→ **Activity**:
Pictures are not part of the answer. Return the lines from the one containing "Fashionable Nickel Brushed" through the end of the data, both included, exactly as they appear.

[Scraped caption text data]
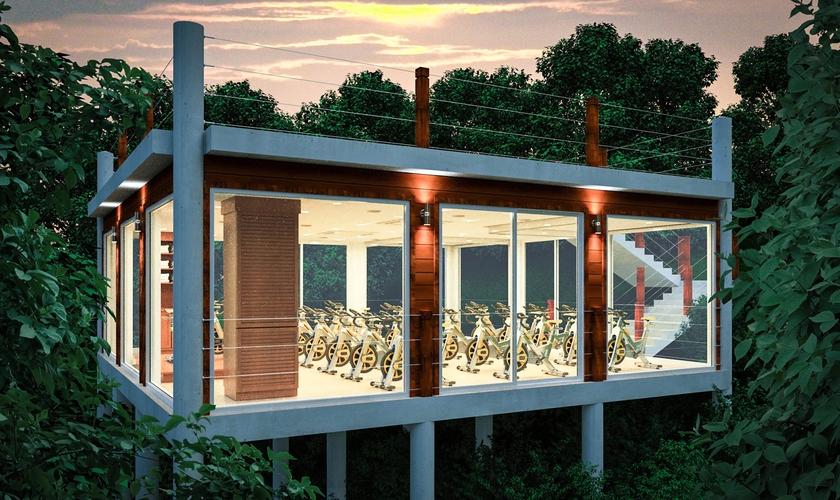 Studio Tree House é equipado com equipamentos fitness, no hotel The BodyHoliday. (Foto: Divulgação)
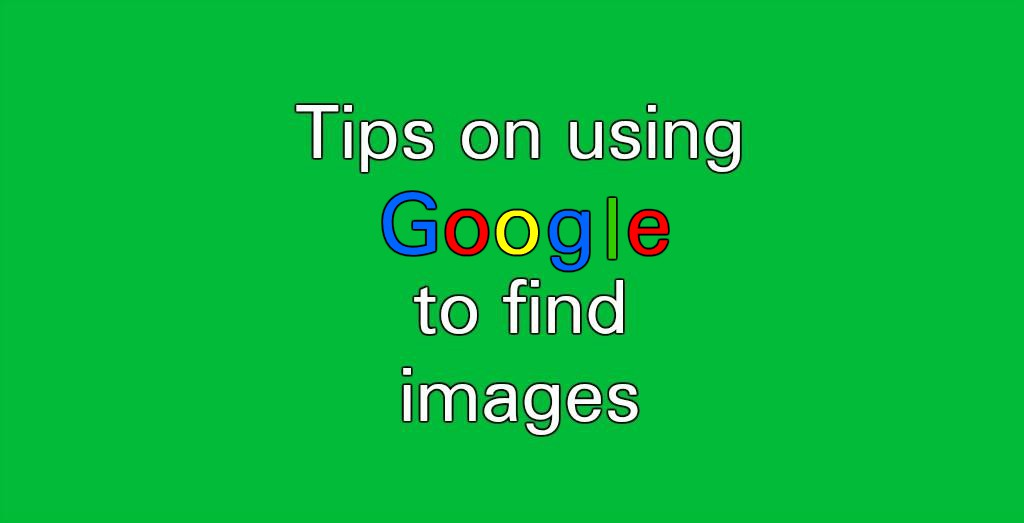How To Search By Image Using Google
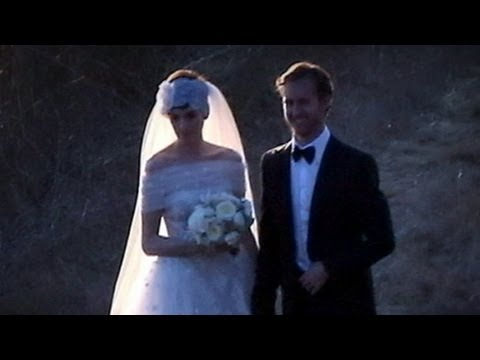 Anne Hathaway, Adam Shulman Wedding: Star Pulls Off Secret Nuptials Away from Paparazzi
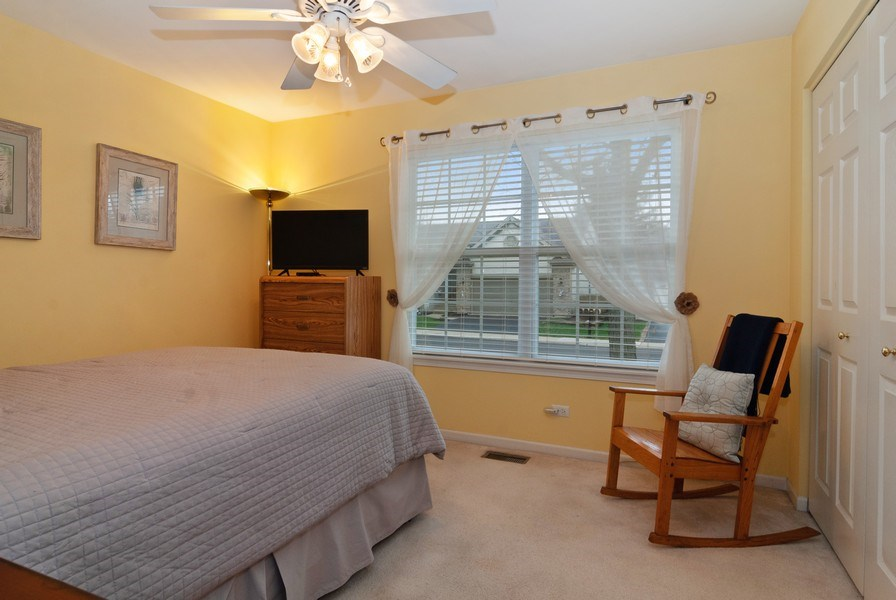 Real Estate Photography - 2473 Golf Trail Ct, Aurora, IL, 60506 - 2nd Bedroom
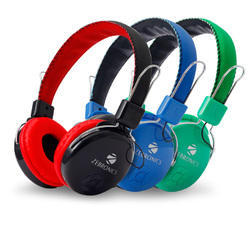 Zebronics Headphone Raga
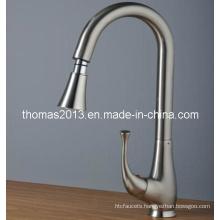 Fashionable Nickel Brushed Kitchen Sink Mixer Tap (Qh0760s)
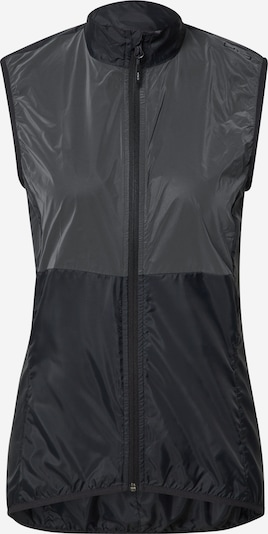CMP Sports vest in Grey / Anthracite, Item view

→ **Solution for this problem**:
 Fashionable Nickel Brushed Kitchen Sink Mixer Tap (Qh0760s)
CMP Sports vest in Grey / Anthracite, Item view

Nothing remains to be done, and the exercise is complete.